Helena (Ayales) Bryant, Assistant Head at St Peter and Paul Catholic Primary School, Merton.
As a Year 6 teacher, it’s easy to be overly focused on content related directly to the end-of-KS2 assessments. But this can lead to gaps in their understanding of the wider world and application of mathematics outside of their daily lessons.
Our final term in school is aimed at ensuring the children engage creatively in a topic that covers vital life skills. Therefore, alongside daily Maths — No Problem! sessions, my class will be working through a topic centered around fair trade. Through it, they will be given the opportunity to develop their use of problem-solving and entrepreneurial skills. I will expect them to be independent and creative with their use of mathematics.
The next thing we do at the end of the school year is to make sure our in-school transition is successful. It’s vital that our class teachers know their class well before September. We provide two afternoons for teachers to get to know their classes well. This is, of course, common practice in primary schools. However, we also make sure our most vulnerable pupils are given extra one-to-one sessions with their new teacher so that a strong relationship develops from an early stage.

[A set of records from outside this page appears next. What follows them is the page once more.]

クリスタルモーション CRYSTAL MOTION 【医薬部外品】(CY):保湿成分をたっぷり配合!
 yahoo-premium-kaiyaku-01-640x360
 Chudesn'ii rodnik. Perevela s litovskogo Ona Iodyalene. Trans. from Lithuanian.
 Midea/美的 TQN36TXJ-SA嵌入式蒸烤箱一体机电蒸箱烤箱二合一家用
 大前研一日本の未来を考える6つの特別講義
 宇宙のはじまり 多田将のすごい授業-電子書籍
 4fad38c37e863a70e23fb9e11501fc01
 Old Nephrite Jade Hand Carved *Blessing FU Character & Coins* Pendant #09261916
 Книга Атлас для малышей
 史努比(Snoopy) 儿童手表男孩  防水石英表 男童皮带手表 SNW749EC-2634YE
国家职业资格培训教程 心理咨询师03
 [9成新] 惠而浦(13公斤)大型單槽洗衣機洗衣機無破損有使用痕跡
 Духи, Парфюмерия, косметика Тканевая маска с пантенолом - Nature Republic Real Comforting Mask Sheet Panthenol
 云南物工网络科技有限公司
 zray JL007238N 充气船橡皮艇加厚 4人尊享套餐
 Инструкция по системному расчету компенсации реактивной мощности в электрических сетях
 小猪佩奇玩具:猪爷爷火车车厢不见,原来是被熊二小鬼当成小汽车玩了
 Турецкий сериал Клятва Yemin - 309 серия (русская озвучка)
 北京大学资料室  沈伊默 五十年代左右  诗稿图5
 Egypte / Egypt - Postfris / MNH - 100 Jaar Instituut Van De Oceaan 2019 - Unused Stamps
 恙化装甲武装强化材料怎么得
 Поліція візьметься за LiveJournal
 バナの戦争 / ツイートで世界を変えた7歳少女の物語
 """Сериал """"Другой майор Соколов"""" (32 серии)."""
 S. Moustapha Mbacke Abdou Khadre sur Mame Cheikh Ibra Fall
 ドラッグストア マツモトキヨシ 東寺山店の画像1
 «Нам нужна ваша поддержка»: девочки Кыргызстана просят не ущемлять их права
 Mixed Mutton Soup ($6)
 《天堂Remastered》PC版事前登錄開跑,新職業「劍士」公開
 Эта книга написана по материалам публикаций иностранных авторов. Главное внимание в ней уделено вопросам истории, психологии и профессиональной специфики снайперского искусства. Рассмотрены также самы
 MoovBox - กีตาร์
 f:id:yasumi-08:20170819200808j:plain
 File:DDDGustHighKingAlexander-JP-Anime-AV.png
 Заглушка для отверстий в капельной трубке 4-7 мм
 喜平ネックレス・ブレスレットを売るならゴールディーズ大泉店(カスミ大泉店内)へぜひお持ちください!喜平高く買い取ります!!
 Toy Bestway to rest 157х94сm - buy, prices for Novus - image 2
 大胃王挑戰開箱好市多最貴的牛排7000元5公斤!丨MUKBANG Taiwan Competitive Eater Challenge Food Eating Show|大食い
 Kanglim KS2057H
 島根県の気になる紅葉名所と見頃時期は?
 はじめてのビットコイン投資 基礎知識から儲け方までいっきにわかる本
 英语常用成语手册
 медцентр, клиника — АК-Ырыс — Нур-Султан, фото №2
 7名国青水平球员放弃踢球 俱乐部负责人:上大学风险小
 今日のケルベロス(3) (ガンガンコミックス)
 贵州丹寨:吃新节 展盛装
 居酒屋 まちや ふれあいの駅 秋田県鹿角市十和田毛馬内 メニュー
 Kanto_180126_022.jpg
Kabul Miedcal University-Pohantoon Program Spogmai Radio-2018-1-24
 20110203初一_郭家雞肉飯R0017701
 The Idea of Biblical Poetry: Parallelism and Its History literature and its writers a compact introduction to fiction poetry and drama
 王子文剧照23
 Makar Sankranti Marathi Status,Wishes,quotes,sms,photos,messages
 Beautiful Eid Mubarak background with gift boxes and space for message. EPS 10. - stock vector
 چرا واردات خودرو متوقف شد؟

Lastly, we organise training for new teachers. We are adamant that our teachers start teaching maths for mastery with confidence so we team up with an outstanding Teaching School Alliance who deliver three full days of training, making sure teachers who are new to our school feel well equipped to deliver the lessons.
Tom Silver, Mathematics Lead and Assistant Headteacher at SS John Fisher and Thomas More, Wythenshawe.
After SATs, our Year 6 classes enjoy participating in an enterprise project. They organise the sales and learn about budgets, profit margins, etc. After the sales, each group decides which charity to send the profits to.
For Years 4 and 5, I organise maths challenge days like Harry Potter Day. The children spend a whole day using maths skills through Harry Potter themed activities. It’s a great chance to assess which maths skills the children have embedded as they apply them in a cross curricular way like this.
I also think about assessment. We ensure every year group carries out an end-of-year maths assessment, including an assessment of basic number fact fluency — including the Year 1 and Year 2 addition facts. We’ve found that the number one reason KS2 children struggle, is that they’ve left KS1 without basic number fact fluency, so if we can do something about this, it makes a huge difference.
We carry out journal moderation. Here, teachers share journals from selected children in their class with the teacher who is taking them on in September. They discuss which children are working within the age-expected range as well as those showing evidence of having mastered concepts more deeply.
It’s also this time of year that maths leaders prepare a report for school governors. It’s only when everything is recorded on paper, that we realise how far our staff and students have come. So, before we start planning for next year, we take time to sit back, relax and feel proud of what we’ve achieved.
Helen Hackett, Head of Maths at Parkfield Community School in Birmingham and Mastery Lead for the Central Region Maths Hubs.